May was another volatile month for crypto as several events further shook investor’s confidence on the backdrop of continued geopolitical, monetary and fiscal headwinds.  Terra’s US dollar stablecoin de-pegged and eventually collapsed, erasing $60 billion in value, while the Ethereum beacon chain experienced a potential security risk (reorganization) which the success of the upcoming Ethereum Merge is dependent upon.

Year-to-date performance for DeFi continues to underperform crypto-beta (BTC & ETH) and is down 63%. ETH and BTC performed relatively better at -46% and -33%.

As of May, the DeFi market cap (top 100 DeFi coins by Market Capitalization) nearly dropped 50% to $52 billion since April month-end. 

The average 20-day growth rate for DeFi wallets continues to sit at around 1% as of May month-end. In comparison, the growth rate was around 4% last November when Ethereum’s price reached a peak around ~$4,700. Cumulatively, the total number of DeFi wallets sit at around 4.8 million today.  Although users may have multiple wallets or addresses, this data point may serve as a worthy pulse on the overall growth of the DeFi ecosystem.

The total value locked (TVL) in smart contracts across top blockchain platforms was $94 billion as of May month-end, down a whopping 47% MoM.  The value locked across all the top chains were negatively impacted.  Also, as Terra dramatically drops out of the race, Ethereum (77%) and Binance (10%) now represent more share of TVL across the top blockchain platforms.  Excluding Terra, the largest detractor in total value locked continues to be Fantom at -62% followed by Avalanche at -58% and the smallest detractor was Binance at -27% followed by Polygon at -28%.  Despite TVL being down 36% on Ethereum, it continues to be the dominant smart platform.

Monthly revenue generated by popular DeFi protocols continued to decline (-9.4%) as usage slowed across major DeFi protocols.  The total monthly revenue as of May month-end was $144 million.  Meanwhile, cumulative DeFi revenue has remained flat at around $4.5 billion. Largest decline in revenue was seen in Compound (-75%) and Aave (-48%) while a positive spike in revenue was seen in Quickswap (+107%).

Activity amongst top decentralized lending protocols declined significantly in activity. The total value of deposits for the three largest lending protocols (Aave, Compound and Maker) at the end of May was $21.3 billion (-29% MoM) while the total value of borrowing was $9.9 billion (-40% MoM).
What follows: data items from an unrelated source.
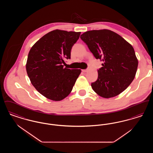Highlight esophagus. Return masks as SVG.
Instances as JSON below:
<instances>
[{
  "mask_svg": "<svg viewBox=\"0 0 153 153\" xmlns=\"http://www.w3.org/2000/svg\"><path fill=\"white\" fill-rule=\"evenodd\" d=\"M82 71L83 72H87L88 69H82Z\"/></svg>",
  "mask_w": 153,
  "mask_h": 153,
  "instance_id": "esophagus-1",
  "label": "esophagus"
}]
</instances>
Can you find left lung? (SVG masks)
I'll return each mask as SVG.
<instances>
[{
	"label": "left lung",
	"mask_w": 153,
	"mask_h": 153,
	"mask_svg": "<svg viewBox=\"0 0 153 153\" xmlns=\"http://www.w3.org/2000/svg\"><path fill=\"white\" fill-rule=\"evenodd\" d=\"M96 59L104 62L98 78L91 84L95 92L104 98L119 95L134 79L138 61L131 44L107 29L90 30L80 36Z\"/></svg>",
	"instance_id": "8db88e82"
}]
</instances>
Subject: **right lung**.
Listing matches in <instances>:
<instances>
[{
    "mask_svg": "<svg viewBox=\"0 0 153 153\" xmlns=\"http://www.w3.org/2000/svg\"><path fill=\"white\" fill-rule=\"evenodd\" d=\"M81 32L54 30L41 38L30 50L26 68L32 85L45 97L63 100L71 92L81 69L64 68Z\"/></svg>",
    "mask_w": 153,
    "mask_h": 153,
    "instance_id": "add662e5",
    "label": "right lung"
}]
</instances>
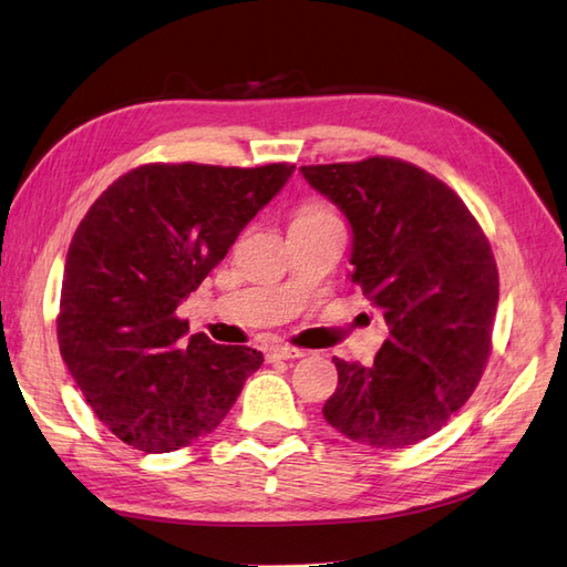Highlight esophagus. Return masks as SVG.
I'll return each mask as SVG.
<instances>
[{
	"mask_svg": "<svg viewBox=\"0 0 567 567\" xmlns=\"http://www.w3.org/2000/svg\"><path fill=\"white\" fill-rule=\"evenodd\" d=\"M297 358H305V352L289 346H275L268 352V360H297Z\"/></svg>",
	"mask_w": 567,
	"mask_h": 567,
	"instance_id": "34e87169",
	"label": "esophagus"
}]
</instances>
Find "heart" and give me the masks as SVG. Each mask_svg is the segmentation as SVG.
Listing matches in <instances>:
<instances>
[{
    "instance_id": "obj_1",
    "label": "heart",
    "mask_w": 567,
    "mask_h": 567,
    "mask_svg": "<svg viewBox=\"0 0 567 567\" xmlns=\"http://www.w3.org/2000/svg\"><path fill=\"white\" fill-rule=\"evenodd\" d=\"M321 219H338V215L323 203H307L295 217V221H321Z\"/></svg>"
}]
</instances>
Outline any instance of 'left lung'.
Masks as SVG:
<instances>
[{
  "mask_svg": "<svg viewBox=\"0 0 567 567\" xmlns=\"http://www.w3.org/2000/svg\"><path fill=\"white\" fill-rule=\"evenodd\" d=\"M352 227L350 280L384 313L372 367L338 360L323 417L346 437L403 446L440 432L488 364L499 297L481 224L446 183L393 156L299 168Z\"/></svg>",
  "mask_w": 567,
  "mask_h": 567,
  "instance_id": "obj_1",
  "label": "left lung"
}]
</instances>
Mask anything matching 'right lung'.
<instances>
[{
    "label": "right lung",
    "mask_w": 567,
    "mask_h": 567,
    "mask_svg": "<svg viewBox=\"0 0 567 567\" xmlns=\"http://www.w3.org/2000/svg\"><path fill=\"white\" fill-rule=\"evenodd\" d=\"M292 171L144 164L111 183L79 221L58 343L91 411L117 440L147 454L197 442L262 364L254 348L188 336L176 309Z\"/></svg>",
    "instance_id": "add662e5"
}]
</instances>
Trade volume across DEXs have started to pick up for the month of May with total trade volume jumping 42% to $131 billion.

Broadly, crypto has been highly correlated with traditional markets despite some brief decoupling happening in recent weeks.  Therefore, as crypto is still heavily dependent on macro narratives, volatility is foreseen to continue into the near future as uncertainty remains in the challenging market. 

However, when looking specifically at the long-term prospects of DeFi as an asset class, tokens may have been repriced considerably.  In many cases tokens prices are reflecting weaker fundamentals as reflected in the charts above while in some cases we are seeing material disconnects in token fundamentals and price.